• [PROVIDED RECORDS]
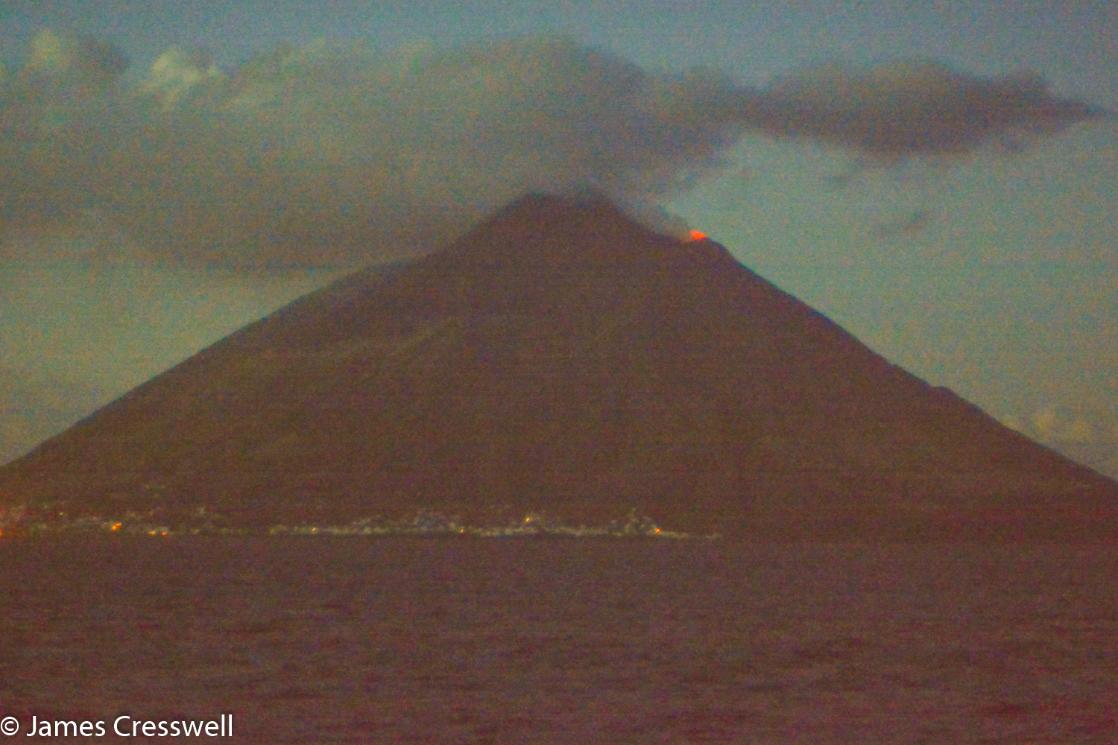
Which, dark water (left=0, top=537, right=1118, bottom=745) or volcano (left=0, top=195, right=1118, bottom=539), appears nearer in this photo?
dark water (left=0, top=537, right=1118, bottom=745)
==
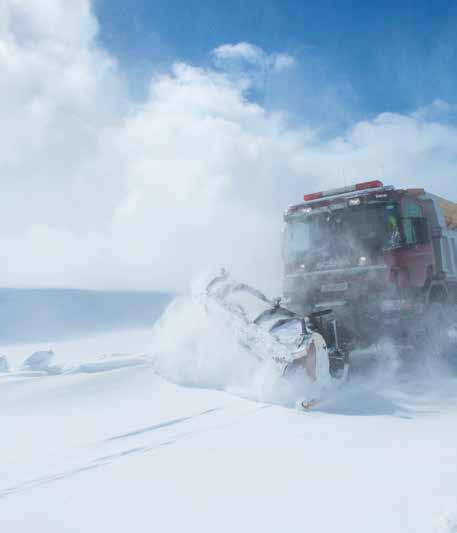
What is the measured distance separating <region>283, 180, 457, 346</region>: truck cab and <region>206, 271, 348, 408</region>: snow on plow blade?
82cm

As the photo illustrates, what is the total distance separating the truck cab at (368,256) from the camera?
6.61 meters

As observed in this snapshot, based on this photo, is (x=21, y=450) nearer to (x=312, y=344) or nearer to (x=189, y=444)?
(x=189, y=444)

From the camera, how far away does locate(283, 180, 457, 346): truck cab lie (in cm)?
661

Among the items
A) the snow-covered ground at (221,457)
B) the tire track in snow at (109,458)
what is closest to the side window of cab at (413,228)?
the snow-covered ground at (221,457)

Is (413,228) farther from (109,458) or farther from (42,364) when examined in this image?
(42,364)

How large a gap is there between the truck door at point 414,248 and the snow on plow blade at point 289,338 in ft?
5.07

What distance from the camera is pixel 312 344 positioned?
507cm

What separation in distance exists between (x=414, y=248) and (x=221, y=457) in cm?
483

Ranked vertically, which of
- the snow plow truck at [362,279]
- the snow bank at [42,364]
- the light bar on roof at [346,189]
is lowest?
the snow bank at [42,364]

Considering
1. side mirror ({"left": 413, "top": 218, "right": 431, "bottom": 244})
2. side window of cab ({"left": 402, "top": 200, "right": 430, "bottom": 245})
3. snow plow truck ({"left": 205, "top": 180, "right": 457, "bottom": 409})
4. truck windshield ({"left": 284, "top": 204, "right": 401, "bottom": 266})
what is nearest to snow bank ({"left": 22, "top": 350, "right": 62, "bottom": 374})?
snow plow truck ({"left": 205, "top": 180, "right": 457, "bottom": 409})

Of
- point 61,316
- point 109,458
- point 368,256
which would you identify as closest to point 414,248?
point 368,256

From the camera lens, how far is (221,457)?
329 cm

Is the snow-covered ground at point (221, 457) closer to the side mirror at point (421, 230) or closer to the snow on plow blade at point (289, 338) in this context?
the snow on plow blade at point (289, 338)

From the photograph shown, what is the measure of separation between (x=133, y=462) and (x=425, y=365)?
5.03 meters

• [WHAT THIS TASK INVOLVES] Output the stretch of the records from the line containing "What separation in" through the line containing "5.03 meters", both included, as a Markdown table with the columns Row and Text. Number each line in Row and leave out blank lines.

• [TASK OUTPUT]
| Row | Text |
|---|---|
| 1 | What separation in distance exists between (x=414, y=248) and (x=221, y=457) in cm? |
| 2 | 483 |
| 3 | Ranked vertically, which of |
| 4 | - the snow plow truck at [362,279] |
| 5 | - the snow bank at [42,364] |
| 6 | - the light bar on roof at [346,189] |
| 7 | is lowest? |
| 8 | the snow bank at [42,364] |
| 9 | Considering |
| 10 | 1. side mirror ({"left": 413, "top": 218, "right": 431, "bottom": 244}) |
| 11 | 2. side window of cab ({"left": 402, "top": 200, "right": 430, "bottom": 245}) |
| 12 | 3. snow plow truck ({"left": 205, "top": 180, "right": 457, "bottom": 409}) |
| 13 | 4. truck windshield ({"left": 284, "top": 204, "right": 401, "bottom": 266}) |
| 14 | what is nearest to snow bank ({"left": 22, "top": 350, "right": 62, "bottom": 374})? |
| 15 | snow plow truck ({"left": 205, "top": 180, "right": 457, "bottom": 409}) |
| 16 | Of |
| 17 | - point 61,316 |
| 18 | - point 109,458 |
| 19 | - point 368,256 |
| 20 | which would you identify as closest to point 414,248? |
| 21 | point 368,256 |
| 22 | From the camera lens, how far is (221,457)? |
| 23 | 329 cm |
| 24 | Is the snow-covered ground at point (221, 457) closer to the side mirror at point (421, 230) or closer to the snow on plow blade at point (289, 338) in this context? |
| 25 | the snow on plow blade at point (289, 338) |
| 26 | From the photograph shown, what is the measure of separation between (x=133, y=462) and (x=425, y=365)? |
| 27 | 5.03 meters |